The CTE Cachamay was one of the 9 sub-venues of the Copa América Venezuela 2007, hosting first-round games in Group B (Brazil, Mexico, Chile and Ecuador) Reliza on June 27, 2007, and one semifinal, played between Argentina and Mexico, Held on July 11, 2007.

| Date | Time(EDT) | Team #1 | Res. | Team #2 | Round |
| 2007-06-27 | 18.30 | Ecuador | 2-3 | Chile | Group B |
| 20.50 | Brazil | 0-2 | Mexico |
| 2007-07-11 | 20.50 | Mexico | 0-3 | Argentina | Semi Final |

== Matches of the Venezuela National Team ==

===Friendly games ===
On September 9, 2007, a friendly soccer match between Venezuela and Paraguay took place. In preparation for the 2010 FIFA World Cup qualification, with a notable Venezuelan victory combined with a score of 3:2, that rallied after trailing 0:2. Remarkably, the selection of Venezuela was 14 years without playing a competitive game at the stadium.

September 9, 2007
VEN 3 - 2 PAR
  VEN: Arismendi 66', Maldonado 75', Guerra
  PAR: Riveros

=== World Cup qualification ===

March 31, 2009
VEN 2 - 0 COL
  VEN: Miku, Arango
----
June 10, 2009
VEN 2 - 2 URU
  VEN: Maldonado 9', Rey
  URU: Suárez, Forlán
----
October 10, 2009
VEN 1 - 2 PAR
  VEN: Rondón
  PAR: Cabañas, Cardozo

=== Sports Interempresas ===
On campus facilities are held the opening ceremony, certain sports (mostly athletic competition) and closure of theSportsInterempresas Guiana, annual sports tournament in healthy competition that links to companies that make life in Bolivar State.

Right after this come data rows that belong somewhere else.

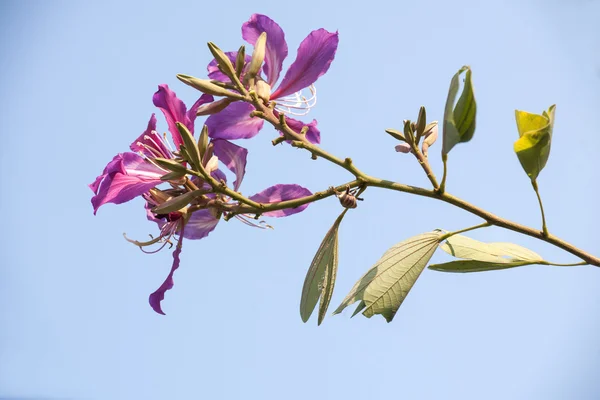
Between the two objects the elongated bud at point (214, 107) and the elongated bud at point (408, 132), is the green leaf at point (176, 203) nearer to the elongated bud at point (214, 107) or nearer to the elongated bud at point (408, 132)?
the elongated bud at point (214, 107)

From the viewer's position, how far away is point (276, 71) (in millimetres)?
1021

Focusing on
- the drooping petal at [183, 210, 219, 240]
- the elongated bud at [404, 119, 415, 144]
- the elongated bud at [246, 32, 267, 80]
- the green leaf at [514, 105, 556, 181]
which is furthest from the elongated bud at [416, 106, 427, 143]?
the drooping petal at [183, 210, 219, 240]

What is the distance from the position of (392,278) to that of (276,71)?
36 centimetres

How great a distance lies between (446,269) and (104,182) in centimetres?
53

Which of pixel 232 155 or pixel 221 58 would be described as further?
pixel 232 155

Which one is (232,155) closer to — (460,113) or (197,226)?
(197,226)

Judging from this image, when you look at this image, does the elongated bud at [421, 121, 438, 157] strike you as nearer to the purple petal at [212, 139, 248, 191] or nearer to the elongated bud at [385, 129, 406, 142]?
the elongated bud at [385, 129, 406, 142]

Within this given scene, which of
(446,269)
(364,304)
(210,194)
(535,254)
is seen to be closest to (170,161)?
(210,194)

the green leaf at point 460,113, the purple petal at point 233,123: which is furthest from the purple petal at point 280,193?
the green leaf at point 460,113

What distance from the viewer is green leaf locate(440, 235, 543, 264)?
1005 millimetres

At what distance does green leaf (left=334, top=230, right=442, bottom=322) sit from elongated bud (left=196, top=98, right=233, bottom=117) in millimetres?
326

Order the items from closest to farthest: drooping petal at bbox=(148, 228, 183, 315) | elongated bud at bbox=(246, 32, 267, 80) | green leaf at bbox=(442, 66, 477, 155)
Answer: green leaf at bbox=(442, 66, 477, 155), elongated bud at bbox=(246, 32, 267, 80), drooping petal at bbox=(148, 228, 183, 315)

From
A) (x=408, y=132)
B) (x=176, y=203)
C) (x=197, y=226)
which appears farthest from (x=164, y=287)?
(x=408, y=132)

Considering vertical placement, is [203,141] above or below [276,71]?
below
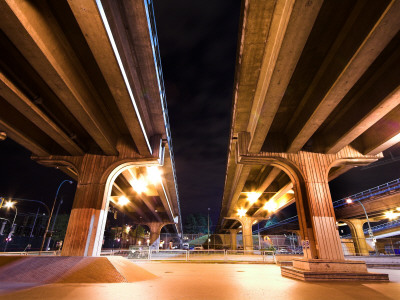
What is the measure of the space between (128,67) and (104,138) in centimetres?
520

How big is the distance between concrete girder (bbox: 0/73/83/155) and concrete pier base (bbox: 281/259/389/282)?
13.5 meters

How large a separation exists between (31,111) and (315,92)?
12.4 m

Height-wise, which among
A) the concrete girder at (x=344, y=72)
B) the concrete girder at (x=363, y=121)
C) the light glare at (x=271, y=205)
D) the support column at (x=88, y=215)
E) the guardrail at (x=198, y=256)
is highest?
the concrete girder at (x=344, y=72)

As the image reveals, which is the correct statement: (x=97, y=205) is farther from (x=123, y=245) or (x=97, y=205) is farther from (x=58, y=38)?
(x=123, y=245)

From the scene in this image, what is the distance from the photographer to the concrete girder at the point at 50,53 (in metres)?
5.19

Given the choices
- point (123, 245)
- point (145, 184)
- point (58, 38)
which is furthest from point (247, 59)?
point (123, 245)

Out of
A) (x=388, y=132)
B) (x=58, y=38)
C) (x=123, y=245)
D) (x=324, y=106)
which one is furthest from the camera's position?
(x=123, y=245)

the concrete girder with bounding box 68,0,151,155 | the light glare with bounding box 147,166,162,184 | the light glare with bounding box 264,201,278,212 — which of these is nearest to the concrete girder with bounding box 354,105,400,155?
the concrete girder with bounding box 68,0,151,155

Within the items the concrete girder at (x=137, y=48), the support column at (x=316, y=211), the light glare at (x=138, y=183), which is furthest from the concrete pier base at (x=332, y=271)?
the light glare at (x=138, y=183)

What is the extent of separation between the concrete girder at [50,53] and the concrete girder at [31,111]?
1637mm

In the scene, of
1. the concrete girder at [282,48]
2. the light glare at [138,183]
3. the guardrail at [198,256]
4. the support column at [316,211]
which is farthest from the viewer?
the guardrail at [198,256]

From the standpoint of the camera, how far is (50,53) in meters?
6.31

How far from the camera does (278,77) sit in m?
6.63

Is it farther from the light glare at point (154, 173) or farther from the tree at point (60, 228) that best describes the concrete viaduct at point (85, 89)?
the tree at point (60, 228)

=== II All-Star Football ===
On May 7, 2008 was made the Second All-Star Football Correo del Caroni comparison that included the participation of the best players Creole and foreigners who give life to soccer, Venezuela. For the selection of representatives of each eleventh, we used a voting system through the Internet. The event ended with a score of 7:2, to the team of the Creoles.

In the middle of the event, a tribute to him Ridi Noel "Chita" Sanvicente, due to their outstanding performances as an ex-player of Minerva and his achievements as coach.

Before the implementation of the party, met in a friendly match players Mineros de Guayana legends and Minervén of Callao, collation ended with a score of 0:5 in favor of Minerva.

=== Concerts ===
The stadium has hosted the following musical events:
- December 9, 2007 Concert LazyTown.
- July 19, 2008 Concert Olga Tañón and Wisin & Yandel.
- August 22, 2008: Concert of Jesus Adrian Romero and Manny Montes.
- October 4, 2008: Concert by Oscar D'León and RBD World Tour Empezar Desde Cero.
- November 8, 2008: Concert by you and me.
- 13 December 2008: Concert by Daddy Yankee and Tito El Bambino.